Failures fall into the following categories:
- Incorrect output (an application or system function produces the wrong results or exhibits unexpected behaviors). These include application abends.
- Unexpected system terminations. Either the whole enterprise server terminates or a subsystem (support process) terminates.
- System loops. These include application loops and enterprise server subsystem loops. They are characterized by an abnormal accumulation of CPU time by an enterprise server process and may display the same external symptoms as a system hang.
- System hangs. Any problem where the enterprise server appears to stop responding to its clients (except for loops).

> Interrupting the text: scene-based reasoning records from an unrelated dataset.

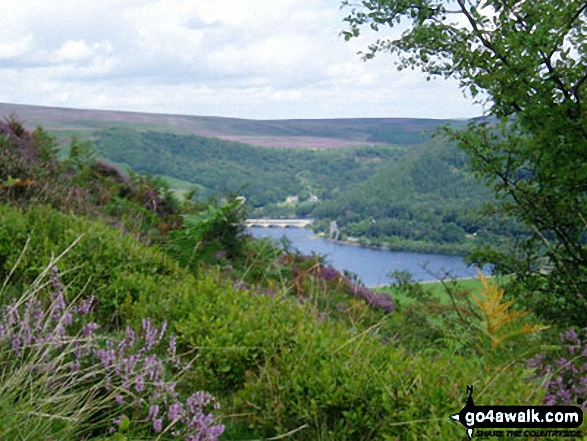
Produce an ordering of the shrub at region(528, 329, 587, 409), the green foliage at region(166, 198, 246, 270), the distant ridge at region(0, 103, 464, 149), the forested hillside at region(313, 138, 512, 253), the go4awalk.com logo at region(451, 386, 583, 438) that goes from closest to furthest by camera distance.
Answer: the go4awalk.com logo at region(451, 386, 583, 438)
the shrub at region(528, 329, 587, 409)
the green foliage at region(166, 198, 246, 270)
the forested hillside at region(313, 138, 512, 253)
the distant ridge at region(0, 103, 464, 149)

Key initial classifiers for a failure are:
- The console log. This contains an easy-to-read history of enterprise server system activity leading up to the problem. Messages other than information level messages should be investigated first. Frequently, the enterprise server will continue to appear normal for some time after a failure so the 10 to 15 minutes before the failure should be investigated in detail (including the information messages).
- The list of processes. Inspect the processes associated with the failing enterprise server (if the server did not shut down). Loops may be indicated if there is a significant difference in the CPU time for a process between the list in the healthy data capture and the list in the problem data capture.
- The list of shared memory areas and semaphores. An unusual number of objects may indicate an operating system problem. To evaluate this, compare the list with one obtained when the enterprise server system is in a healthy state.
These classifiers coupled with the external symptoms should provide enough information to assign the failure to one of the types of failure listed.